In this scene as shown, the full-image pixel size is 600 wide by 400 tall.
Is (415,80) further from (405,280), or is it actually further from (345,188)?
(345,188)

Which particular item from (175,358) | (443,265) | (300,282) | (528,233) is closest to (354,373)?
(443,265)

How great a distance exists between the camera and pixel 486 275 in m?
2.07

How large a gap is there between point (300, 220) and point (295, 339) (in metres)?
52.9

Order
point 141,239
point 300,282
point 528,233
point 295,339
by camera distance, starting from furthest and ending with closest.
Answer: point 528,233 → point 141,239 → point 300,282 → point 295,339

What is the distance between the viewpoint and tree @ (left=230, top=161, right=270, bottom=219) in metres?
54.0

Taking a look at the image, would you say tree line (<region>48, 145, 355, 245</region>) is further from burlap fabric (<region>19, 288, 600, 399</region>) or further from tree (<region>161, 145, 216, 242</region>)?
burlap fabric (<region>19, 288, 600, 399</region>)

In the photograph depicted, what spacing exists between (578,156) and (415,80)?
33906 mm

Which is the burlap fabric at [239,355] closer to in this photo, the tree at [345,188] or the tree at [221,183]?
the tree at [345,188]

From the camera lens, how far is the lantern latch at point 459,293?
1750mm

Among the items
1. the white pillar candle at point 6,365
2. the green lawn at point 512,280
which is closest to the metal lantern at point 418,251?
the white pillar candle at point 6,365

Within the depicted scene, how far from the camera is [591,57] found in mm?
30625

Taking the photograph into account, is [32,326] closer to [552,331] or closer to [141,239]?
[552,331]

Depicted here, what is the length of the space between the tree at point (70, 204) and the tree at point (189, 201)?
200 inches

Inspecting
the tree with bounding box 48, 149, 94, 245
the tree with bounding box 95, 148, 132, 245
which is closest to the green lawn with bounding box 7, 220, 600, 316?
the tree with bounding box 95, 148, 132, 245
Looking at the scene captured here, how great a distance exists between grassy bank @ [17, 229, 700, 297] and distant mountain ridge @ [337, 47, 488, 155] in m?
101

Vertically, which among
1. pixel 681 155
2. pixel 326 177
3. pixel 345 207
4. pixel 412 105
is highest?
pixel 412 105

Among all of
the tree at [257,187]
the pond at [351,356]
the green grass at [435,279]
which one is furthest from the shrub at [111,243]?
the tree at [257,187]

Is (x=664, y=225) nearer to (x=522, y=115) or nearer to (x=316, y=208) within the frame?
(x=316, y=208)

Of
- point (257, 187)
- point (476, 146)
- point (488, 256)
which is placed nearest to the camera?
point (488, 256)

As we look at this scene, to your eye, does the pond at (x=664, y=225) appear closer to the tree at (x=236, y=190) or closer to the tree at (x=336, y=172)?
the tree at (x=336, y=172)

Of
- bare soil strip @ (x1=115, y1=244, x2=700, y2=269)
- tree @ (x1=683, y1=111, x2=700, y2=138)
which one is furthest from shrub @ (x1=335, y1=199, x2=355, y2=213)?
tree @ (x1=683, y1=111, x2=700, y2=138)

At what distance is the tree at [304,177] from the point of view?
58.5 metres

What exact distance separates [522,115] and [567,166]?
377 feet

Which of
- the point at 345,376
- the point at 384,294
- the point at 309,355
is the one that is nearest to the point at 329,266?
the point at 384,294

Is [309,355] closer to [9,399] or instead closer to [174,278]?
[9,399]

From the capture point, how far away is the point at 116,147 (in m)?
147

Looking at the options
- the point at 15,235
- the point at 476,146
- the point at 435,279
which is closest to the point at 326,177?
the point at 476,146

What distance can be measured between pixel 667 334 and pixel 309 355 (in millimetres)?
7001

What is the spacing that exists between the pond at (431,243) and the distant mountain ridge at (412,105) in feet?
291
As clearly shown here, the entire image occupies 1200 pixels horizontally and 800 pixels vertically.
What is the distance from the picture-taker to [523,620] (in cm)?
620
...
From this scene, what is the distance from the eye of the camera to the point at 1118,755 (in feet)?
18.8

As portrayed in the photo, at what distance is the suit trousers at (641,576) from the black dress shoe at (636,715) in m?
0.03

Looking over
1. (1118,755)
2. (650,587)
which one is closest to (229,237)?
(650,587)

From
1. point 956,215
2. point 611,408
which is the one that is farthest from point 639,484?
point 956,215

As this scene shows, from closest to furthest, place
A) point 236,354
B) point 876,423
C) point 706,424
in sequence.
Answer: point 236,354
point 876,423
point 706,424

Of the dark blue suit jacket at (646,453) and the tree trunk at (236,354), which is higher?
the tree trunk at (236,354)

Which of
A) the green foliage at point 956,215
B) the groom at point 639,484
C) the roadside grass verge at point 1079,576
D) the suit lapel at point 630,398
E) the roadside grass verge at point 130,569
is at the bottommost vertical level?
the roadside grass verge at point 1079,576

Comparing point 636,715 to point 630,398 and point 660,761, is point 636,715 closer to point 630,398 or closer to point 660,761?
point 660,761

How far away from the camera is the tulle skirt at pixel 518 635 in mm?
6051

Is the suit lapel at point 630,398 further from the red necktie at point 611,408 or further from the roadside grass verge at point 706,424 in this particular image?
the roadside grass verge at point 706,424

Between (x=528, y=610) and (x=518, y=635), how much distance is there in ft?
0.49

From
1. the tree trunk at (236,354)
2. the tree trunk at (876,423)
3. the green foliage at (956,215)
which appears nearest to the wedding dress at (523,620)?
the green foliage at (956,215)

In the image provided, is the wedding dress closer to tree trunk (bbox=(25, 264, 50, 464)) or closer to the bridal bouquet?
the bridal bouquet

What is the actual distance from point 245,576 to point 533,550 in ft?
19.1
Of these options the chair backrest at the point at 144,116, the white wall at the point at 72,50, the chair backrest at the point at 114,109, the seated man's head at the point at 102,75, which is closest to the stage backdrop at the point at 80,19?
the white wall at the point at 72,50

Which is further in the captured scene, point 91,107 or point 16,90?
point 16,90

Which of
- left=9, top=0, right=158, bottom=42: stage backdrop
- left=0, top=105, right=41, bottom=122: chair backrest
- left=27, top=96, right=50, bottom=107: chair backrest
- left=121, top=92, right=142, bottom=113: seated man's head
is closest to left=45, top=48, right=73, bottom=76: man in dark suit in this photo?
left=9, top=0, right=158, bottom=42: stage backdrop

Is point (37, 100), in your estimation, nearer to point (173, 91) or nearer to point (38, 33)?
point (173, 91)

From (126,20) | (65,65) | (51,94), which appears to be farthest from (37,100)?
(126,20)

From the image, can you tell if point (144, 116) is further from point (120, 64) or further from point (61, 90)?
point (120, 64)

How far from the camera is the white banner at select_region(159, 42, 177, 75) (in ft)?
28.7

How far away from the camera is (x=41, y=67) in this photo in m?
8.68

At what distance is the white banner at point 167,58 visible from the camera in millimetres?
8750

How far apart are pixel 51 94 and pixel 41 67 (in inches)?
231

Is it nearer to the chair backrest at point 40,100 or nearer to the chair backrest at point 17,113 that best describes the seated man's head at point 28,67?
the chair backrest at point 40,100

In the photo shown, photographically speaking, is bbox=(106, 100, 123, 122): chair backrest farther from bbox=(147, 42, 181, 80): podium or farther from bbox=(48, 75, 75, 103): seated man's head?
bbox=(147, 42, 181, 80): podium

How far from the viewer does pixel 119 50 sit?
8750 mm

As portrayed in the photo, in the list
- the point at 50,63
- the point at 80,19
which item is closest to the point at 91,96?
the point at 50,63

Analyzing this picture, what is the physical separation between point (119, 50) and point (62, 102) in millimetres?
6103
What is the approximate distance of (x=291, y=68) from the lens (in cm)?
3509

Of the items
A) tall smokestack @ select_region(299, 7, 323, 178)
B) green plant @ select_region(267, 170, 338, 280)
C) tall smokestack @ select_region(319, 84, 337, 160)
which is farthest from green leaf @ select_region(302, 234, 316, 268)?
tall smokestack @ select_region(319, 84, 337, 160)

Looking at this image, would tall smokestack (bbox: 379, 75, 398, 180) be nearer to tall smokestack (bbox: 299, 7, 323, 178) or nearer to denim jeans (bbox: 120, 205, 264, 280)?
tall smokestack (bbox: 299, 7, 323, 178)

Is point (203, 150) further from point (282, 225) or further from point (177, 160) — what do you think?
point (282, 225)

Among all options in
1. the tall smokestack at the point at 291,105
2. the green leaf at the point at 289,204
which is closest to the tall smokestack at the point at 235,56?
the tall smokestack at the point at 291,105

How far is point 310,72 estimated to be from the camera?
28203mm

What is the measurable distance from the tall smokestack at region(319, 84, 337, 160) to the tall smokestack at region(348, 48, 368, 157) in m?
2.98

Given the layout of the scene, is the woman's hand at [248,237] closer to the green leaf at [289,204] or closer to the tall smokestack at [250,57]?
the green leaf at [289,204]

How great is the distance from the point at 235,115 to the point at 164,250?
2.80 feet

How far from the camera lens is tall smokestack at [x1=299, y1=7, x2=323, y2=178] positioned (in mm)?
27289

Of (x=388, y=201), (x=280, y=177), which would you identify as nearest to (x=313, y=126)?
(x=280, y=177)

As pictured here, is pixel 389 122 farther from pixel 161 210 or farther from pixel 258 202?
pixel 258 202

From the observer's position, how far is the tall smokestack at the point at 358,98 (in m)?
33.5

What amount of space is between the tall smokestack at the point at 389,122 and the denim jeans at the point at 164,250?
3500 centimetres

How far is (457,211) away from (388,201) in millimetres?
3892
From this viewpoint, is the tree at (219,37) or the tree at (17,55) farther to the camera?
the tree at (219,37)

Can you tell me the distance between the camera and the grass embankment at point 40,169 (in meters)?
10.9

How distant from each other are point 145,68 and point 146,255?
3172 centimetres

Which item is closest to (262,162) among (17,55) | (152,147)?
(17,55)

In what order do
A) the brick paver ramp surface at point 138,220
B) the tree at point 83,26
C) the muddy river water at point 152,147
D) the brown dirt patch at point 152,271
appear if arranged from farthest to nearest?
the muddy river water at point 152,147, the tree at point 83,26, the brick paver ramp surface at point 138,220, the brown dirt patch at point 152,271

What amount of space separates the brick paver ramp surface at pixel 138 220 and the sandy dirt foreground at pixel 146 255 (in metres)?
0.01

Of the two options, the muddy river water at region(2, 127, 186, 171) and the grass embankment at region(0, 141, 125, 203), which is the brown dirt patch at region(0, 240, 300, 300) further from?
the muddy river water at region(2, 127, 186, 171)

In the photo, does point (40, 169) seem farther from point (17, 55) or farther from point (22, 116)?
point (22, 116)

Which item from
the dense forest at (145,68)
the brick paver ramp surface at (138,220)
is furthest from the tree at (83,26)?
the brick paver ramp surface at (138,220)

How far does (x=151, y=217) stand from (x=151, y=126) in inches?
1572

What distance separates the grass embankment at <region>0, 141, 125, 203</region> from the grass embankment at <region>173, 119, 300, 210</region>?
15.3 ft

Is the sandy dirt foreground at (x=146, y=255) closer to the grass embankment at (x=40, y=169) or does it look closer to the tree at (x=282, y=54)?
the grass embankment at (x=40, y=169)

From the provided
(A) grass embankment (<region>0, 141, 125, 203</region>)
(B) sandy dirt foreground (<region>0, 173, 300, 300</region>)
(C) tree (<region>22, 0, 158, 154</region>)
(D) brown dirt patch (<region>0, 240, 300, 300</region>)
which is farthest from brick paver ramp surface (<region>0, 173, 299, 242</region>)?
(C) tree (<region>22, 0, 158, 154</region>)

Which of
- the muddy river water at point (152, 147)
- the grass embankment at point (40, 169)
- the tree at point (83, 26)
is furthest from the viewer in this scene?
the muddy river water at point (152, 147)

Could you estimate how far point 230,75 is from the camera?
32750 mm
...
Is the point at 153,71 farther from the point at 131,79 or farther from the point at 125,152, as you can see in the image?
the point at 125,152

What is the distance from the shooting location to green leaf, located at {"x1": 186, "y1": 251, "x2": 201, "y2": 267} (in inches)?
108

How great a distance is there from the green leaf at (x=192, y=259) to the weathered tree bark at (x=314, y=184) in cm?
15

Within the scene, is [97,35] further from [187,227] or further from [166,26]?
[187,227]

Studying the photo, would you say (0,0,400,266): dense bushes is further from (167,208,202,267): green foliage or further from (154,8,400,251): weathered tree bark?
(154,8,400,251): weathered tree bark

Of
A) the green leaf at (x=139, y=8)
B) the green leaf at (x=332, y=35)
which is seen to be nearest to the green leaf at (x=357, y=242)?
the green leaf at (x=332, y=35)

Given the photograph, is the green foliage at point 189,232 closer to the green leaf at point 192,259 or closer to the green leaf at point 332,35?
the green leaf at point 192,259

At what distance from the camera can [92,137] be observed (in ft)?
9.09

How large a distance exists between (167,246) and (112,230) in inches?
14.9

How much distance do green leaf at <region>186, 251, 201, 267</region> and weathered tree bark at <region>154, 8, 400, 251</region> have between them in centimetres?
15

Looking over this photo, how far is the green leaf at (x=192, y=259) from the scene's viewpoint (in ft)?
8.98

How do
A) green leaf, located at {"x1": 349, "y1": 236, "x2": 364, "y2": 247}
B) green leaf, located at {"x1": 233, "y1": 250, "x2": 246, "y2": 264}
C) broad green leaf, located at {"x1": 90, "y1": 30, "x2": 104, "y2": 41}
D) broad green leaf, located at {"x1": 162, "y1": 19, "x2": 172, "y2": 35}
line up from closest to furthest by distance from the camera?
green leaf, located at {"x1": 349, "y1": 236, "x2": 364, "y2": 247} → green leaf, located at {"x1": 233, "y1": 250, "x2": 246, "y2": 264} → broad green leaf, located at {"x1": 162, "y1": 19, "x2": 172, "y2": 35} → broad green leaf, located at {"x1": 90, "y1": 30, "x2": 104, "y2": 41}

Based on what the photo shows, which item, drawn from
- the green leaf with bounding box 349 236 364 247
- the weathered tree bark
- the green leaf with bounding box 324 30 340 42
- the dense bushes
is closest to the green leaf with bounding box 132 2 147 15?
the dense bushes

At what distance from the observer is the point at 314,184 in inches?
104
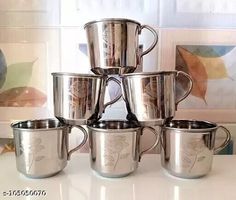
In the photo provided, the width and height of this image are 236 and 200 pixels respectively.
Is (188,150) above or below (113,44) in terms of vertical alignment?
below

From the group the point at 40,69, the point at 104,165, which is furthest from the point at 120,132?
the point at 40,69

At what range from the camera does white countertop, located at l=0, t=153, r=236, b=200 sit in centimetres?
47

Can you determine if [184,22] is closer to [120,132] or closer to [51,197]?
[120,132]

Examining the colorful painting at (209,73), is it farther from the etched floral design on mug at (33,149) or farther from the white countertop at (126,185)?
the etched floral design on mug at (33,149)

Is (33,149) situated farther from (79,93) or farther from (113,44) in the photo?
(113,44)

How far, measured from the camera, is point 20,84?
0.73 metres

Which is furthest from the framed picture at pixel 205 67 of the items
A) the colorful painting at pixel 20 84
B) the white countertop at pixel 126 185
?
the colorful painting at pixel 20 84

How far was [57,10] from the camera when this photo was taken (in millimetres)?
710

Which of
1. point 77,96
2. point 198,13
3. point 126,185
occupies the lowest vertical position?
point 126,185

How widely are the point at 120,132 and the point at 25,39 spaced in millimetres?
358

» **Work required**: Report each line of the data above that contains the string "jeans", copying every such line in full. Treat uppercase and lowercase letters as different.

» **Completed exercise**:
Looking at this image, would tall smokestack (bbox: 379, 75, 398, 180) be nearer to tall smokestack (bbox: 299, 7, 323, 178) or nearer to denim jeans (bbox: 120, 205, 264, 280)?
What amount of space is between the tall smokestack at the point at 389,122 and the denim jeans at the point at 164,250?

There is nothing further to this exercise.